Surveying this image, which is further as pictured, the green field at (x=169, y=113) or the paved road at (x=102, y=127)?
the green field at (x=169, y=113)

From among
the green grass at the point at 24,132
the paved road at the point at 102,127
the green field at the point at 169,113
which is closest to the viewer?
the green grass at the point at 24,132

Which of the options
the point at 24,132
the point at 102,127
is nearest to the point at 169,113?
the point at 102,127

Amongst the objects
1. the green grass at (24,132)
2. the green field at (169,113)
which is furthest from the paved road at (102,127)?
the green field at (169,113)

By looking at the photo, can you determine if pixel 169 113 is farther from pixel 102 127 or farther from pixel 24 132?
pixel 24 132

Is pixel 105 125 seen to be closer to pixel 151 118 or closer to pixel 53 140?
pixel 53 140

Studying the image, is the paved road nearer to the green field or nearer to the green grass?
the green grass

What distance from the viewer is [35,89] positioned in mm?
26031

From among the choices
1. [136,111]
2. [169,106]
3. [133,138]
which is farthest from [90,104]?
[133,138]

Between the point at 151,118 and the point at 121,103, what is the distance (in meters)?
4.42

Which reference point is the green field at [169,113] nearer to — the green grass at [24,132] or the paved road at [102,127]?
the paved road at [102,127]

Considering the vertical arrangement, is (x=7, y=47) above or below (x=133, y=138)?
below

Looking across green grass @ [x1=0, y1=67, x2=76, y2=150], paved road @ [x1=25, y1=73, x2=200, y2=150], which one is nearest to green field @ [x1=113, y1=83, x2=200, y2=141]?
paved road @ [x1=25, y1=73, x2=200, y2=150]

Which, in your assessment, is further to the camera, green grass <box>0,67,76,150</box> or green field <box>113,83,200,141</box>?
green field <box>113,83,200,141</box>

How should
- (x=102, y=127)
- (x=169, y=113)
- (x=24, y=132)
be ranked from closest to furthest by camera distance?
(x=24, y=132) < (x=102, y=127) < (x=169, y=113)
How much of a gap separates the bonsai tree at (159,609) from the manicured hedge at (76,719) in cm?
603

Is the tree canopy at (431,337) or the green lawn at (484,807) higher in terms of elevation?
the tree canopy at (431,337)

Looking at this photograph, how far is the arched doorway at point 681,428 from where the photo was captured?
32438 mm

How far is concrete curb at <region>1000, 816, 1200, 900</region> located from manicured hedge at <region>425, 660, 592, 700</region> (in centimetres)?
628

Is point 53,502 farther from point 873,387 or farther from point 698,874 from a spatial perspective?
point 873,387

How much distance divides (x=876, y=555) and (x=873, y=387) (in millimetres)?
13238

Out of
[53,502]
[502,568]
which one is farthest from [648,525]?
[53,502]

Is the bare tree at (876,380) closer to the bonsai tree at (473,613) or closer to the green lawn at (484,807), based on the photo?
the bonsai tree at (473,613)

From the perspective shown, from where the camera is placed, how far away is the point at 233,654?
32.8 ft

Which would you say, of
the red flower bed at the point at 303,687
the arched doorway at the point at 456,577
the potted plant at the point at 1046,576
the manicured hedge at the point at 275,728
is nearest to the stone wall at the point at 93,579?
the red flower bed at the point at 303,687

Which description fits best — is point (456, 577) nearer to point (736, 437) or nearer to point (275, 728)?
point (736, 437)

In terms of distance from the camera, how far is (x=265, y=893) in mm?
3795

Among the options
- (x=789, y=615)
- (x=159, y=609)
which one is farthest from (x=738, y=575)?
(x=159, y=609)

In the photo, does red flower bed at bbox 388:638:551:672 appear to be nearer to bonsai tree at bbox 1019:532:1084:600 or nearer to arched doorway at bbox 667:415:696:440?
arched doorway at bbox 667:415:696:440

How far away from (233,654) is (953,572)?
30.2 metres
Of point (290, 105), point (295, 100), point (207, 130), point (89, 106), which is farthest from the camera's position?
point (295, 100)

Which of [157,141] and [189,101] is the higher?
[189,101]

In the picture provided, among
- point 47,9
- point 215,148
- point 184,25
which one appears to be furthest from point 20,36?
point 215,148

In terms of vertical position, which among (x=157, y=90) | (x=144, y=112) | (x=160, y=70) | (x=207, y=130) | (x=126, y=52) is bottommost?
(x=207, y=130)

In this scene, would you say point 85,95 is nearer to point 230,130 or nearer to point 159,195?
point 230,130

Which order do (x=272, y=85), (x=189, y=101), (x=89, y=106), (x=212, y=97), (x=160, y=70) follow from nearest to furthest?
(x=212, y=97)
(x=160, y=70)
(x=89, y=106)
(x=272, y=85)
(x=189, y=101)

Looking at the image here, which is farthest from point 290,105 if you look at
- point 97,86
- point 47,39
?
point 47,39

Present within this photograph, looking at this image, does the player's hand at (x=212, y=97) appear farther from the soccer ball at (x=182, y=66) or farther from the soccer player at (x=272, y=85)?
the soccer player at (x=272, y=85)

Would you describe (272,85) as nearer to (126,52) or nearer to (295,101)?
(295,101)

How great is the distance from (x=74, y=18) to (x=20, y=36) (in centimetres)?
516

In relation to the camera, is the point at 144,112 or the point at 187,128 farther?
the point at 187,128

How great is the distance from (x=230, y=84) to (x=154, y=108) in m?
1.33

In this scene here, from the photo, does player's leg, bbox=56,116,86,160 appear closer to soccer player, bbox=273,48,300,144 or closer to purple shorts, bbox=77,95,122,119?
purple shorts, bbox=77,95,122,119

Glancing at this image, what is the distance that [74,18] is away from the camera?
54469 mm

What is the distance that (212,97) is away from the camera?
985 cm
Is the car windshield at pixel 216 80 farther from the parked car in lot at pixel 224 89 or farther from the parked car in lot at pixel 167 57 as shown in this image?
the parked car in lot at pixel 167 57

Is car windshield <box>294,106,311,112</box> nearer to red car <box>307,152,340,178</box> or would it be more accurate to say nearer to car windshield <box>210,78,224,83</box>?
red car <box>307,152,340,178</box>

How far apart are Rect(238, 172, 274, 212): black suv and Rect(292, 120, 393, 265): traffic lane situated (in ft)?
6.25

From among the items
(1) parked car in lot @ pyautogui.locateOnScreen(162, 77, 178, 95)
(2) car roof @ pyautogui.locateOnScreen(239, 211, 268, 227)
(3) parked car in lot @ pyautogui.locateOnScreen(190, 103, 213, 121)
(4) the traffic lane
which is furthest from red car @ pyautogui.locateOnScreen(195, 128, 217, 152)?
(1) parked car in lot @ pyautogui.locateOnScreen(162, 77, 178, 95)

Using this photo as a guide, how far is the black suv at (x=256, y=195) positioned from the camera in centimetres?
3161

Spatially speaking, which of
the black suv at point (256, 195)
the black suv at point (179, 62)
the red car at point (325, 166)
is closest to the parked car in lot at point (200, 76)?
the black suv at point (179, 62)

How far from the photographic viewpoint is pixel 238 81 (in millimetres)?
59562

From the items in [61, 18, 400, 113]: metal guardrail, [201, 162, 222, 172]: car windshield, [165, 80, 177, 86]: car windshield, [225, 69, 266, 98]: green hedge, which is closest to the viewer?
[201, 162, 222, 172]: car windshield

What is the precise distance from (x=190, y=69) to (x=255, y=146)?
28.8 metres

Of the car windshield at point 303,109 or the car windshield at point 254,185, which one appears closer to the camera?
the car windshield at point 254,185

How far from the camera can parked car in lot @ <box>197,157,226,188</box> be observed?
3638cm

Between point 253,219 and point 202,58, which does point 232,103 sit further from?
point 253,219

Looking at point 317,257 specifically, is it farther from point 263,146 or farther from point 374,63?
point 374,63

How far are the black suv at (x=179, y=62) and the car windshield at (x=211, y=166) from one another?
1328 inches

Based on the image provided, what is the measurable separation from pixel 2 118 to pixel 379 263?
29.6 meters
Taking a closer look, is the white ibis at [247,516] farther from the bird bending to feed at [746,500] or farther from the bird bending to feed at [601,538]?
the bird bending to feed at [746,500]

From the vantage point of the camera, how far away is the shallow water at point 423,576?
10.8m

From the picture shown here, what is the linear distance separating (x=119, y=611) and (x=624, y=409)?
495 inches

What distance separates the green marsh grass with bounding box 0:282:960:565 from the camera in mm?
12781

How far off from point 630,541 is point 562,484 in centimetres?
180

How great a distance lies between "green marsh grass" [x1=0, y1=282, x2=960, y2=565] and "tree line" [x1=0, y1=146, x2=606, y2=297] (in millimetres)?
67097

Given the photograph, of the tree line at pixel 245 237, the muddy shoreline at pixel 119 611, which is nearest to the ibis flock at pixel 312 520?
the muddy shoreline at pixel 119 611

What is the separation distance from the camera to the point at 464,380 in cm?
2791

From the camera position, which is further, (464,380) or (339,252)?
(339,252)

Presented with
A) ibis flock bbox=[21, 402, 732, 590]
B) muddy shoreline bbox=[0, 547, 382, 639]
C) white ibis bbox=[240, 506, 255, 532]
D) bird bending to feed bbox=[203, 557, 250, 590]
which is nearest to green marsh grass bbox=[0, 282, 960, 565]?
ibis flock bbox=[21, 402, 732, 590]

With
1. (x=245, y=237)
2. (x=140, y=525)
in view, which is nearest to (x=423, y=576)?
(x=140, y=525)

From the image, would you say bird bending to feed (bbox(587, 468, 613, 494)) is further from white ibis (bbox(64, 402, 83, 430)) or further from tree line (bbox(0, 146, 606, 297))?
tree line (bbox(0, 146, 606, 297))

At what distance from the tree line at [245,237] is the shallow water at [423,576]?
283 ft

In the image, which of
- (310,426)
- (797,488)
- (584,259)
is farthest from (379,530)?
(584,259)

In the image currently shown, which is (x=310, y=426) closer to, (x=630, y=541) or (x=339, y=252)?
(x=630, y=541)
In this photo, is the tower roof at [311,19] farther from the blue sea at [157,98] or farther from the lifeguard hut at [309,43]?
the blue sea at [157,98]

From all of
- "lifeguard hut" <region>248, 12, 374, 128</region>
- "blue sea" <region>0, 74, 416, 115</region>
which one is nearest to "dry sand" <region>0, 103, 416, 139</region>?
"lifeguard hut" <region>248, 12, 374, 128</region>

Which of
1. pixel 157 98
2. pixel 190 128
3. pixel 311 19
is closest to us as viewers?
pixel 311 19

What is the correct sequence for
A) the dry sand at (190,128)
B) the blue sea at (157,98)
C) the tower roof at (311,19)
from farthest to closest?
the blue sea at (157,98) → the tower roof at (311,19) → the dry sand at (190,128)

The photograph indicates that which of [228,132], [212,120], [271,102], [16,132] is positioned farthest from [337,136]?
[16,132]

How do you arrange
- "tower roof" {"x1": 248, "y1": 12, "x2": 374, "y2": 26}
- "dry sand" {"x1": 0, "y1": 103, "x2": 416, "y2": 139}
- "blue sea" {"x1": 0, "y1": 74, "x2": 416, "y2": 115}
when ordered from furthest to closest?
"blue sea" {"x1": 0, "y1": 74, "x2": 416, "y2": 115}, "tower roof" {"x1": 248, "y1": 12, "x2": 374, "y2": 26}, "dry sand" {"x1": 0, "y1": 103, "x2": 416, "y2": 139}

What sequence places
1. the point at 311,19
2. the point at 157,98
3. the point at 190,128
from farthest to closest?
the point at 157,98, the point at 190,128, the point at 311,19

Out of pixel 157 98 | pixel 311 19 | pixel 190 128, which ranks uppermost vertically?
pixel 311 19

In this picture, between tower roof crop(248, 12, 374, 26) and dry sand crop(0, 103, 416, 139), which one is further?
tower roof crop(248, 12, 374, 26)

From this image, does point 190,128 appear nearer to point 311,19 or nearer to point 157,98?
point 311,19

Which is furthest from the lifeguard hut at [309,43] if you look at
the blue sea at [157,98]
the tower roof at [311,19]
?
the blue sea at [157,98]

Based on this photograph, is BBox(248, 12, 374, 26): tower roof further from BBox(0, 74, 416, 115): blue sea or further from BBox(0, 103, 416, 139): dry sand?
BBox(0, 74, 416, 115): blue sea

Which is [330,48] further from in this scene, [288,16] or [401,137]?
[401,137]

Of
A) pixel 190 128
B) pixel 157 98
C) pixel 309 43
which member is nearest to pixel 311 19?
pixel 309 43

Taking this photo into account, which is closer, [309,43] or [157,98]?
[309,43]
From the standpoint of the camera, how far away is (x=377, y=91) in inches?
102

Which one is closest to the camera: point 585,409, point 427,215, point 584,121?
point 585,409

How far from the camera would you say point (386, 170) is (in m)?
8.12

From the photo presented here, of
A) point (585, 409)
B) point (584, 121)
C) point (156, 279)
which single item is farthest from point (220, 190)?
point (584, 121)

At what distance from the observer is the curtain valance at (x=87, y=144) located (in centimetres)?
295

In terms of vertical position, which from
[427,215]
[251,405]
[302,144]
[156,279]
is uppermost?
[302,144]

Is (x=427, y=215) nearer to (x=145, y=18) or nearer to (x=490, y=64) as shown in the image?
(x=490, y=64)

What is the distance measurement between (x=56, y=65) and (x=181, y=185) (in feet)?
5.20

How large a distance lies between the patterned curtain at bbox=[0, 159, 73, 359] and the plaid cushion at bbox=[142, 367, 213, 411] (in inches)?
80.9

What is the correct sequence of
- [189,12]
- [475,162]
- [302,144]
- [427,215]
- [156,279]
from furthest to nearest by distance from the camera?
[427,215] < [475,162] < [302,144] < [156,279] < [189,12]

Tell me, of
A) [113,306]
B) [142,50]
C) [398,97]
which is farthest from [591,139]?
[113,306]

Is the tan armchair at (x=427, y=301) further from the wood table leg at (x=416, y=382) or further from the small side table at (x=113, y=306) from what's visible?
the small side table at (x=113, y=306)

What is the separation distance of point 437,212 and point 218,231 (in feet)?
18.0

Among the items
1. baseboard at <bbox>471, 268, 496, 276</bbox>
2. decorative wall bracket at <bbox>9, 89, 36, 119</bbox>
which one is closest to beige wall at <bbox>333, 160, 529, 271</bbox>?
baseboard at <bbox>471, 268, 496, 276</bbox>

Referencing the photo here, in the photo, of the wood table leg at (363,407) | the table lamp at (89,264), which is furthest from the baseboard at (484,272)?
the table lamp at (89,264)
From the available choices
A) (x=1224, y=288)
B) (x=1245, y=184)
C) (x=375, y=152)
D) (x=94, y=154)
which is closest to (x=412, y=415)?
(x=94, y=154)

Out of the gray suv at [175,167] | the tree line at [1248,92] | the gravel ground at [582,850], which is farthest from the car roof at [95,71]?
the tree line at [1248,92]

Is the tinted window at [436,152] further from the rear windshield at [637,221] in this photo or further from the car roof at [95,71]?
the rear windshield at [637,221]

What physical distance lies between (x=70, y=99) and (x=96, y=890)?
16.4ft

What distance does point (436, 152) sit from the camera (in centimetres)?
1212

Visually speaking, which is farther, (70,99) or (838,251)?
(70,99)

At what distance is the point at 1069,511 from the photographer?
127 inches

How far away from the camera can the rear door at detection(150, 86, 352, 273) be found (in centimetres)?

++++++++++++++++++++

TASK DETAILS: Replace "camera" with "lens" in the lines from the one holding "Referencing the photo" through the end of the records, both ends included, and give those lines again with nothing else changed.

WRITTEN RESPONSE:
Referencing the photo here, in the photo, of the wood table leg at (363,407) | the table lamp at (89,264), which is furthest from the baseboard at (484,272)?
the table lamp at (89,264)
From the available choices
A) (x=1224, y=288)
B) (x=1245, y=184)
C) (x=375, y=152)
D) (x=94, y=154)
which is closest to (x=412, y=415)?
(x=94, y=154)

Out of the gray suv at [175,167] | the tree line at [1248,92] | the gravel ground at [582,850], which is farthest from the car roof at [95,71]?
the tree line at [1248,92]

Is the tinted window at [436,152] further from the rear windshield at [637,221] in this photo or further from the car roof at [95,71]?
the rear windshield at [637,221]

What physical distance lies between (x=70, y=99) and (x=96, y=890)?
16.4ft

What distance does point (436, 152) sit from the lens (in centimetres)?
1212

Visually speaking, which is farther, (70,99) or (838,251)?
(70,99)

At what distance is the point at 1069,511 from the photographer?
127 inches

How far away from the lens can the rear door at detection(150, 86, 352, 273) be found (in centimetres)?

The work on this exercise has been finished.